You and Me...

Alright this goes out to you. I love you. We had a class together way back last year. And it was French. And I was pretty sure that you were just some emo chick wanna-be. But hey that thought pattern quickly changed. You turned out to be this beautiful girl who liked the same things as me. All the same things. You were the girl that would dance by herself in a room with no music. And then I knew that you were the kind of person I wanted to be friends with. And throughout the summer our friendship grew. Like hanging out with you was amazing and those times together were awesome. And then this school year started. and I feel like we got even closer. You became more of a sister to me than a friend. You became one of my best friends. I knew that you would listen to me.

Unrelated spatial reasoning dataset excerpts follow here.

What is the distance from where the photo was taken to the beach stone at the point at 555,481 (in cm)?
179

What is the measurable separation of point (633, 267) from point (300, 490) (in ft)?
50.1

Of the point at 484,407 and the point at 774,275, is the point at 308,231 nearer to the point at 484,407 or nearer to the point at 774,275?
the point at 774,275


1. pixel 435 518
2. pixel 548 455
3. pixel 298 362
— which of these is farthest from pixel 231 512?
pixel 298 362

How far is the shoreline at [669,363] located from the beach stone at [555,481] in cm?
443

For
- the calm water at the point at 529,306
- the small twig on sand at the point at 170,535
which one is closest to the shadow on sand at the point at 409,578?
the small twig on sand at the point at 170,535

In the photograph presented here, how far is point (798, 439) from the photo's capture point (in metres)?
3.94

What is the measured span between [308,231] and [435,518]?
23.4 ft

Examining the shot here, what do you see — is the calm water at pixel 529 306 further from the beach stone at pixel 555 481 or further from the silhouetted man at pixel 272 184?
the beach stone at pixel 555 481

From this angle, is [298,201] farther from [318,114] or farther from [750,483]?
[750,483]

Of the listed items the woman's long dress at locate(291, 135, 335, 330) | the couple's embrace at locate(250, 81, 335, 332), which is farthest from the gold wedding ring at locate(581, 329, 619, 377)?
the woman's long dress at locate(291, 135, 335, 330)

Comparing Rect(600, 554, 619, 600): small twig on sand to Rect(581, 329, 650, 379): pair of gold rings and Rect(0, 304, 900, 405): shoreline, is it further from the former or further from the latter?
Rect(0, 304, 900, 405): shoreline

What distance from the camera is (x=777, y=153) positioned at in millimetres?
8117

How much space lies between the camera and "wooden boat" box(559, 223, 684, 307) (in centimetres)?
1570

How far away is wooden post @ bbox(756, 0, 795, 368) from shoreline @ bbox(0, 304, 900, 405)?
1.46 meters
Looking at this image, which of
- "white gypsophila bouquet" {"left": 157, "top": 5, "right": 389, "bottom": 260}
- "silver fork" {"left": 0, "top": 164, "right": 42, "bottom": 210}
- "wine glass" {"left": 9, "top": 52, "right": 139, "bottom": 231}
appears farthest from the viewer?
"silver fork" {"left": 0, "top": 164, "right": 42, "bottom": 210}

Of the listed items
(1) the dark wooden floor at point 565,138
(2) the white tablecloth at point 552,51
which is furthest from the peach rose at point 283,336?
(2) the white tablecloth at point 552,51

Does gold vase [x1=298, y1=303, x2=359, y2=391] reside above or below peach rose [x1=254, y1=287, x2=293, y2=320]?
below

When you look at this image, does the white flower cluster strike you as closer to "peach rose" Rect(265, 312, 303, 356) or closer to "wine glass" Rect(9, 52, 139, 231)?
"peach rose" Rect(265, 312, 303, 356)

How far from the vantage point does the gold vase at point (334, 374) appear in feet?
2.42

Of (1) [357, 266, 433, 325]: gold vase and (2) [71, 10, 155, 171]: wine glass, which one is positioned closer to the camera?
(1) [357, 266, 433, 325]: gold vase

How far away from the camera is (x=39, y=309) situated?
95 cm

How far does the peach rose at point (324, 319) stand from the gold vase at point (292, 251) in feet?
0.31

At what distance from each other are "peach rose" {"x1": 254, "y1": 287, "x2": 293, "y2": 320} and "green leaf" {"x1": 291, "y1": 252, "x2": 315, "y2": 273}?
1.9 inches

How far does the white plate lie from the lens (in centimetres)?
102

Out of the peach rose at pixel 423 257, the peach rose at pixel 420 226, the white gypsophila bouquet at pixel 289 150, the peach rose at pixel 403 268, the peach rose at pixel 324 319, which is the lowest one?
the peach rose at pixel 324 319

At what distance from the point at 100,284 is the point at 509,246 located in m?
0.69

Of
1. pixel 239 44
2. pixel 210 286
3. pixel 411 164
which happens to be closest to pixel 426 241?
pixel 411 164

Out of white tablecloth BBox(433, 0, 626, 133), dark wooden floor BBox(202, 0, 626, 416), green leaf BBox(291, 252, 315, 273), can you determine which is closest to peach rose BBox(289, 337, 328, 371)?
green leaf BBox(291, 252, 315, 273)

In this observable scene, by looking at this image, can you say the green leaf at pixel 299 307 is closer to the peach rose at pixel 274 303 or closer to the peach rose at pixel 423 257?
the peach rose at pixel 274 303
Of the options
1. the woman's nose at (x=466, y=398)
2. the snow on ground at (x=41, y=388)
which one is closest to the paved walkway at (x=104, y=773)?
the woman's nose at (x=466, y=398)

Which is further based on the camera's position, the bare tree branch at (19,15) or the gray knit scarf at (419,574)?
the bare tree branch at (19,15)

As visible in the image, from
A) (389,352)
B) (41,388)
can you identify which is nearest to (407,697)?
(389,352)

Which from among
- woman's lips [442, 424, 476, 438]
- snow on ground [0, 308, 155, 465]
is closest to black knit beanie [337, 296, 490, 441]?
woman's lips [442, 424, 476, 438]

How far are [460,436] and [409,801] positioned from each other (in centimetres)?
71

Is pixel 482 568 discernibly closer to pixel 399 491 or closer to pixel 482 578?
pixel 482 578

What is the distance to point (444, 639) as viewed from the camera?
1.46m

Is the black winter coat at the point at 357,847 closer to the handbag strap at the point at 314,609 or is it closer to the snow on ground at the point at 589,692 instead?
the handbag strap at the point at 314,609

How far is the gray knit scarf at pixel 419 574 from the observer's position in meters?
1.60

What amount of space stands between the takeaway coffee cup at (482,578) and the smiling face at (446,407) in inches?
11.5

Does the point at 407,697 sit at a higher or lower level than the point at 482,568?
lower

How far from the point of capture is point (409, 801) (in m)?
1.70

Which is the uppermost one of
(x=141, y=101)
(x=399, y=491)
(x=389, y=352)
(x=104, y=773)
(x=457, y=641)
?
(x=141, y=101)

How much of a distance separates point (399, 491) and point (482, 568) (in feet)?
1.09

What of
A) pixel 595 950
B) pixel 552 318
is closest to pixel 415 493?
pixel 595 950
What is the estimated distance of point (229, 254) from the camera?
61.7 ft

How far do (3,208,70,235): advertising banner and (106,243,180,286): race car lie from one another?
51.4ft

You wouldn't like what I had to say but at the same time you would actually LISTEN. I know that we have hit bumps in the road. And I know that the bumps we hit have been my fault. But the only thing I can say is: I am sorry. I cant stop talking to you. I know you don't want to talk to me. I know this. I know what I said to you was foolish and I am sorry. I was upset. And when I am upset I say things that I don't really mean. So I am sorry. I am sorry Sam. I don't know what else I am supposed to do. But you are my best friend. The one and only Samantha Johnson. I can't quit talking to you. Even if you ask me to. I know you can. But I can't. So just tell me what you want me to do. Just tell me something. I am sorry. And this is the end. I don't know what else to say expect I love you.
Read 2 comments
I'll never stop loving you
because your a hypocrit jeff and you know it and i thought i could trust your ass. i dont forgive people when they do the shittiest thing.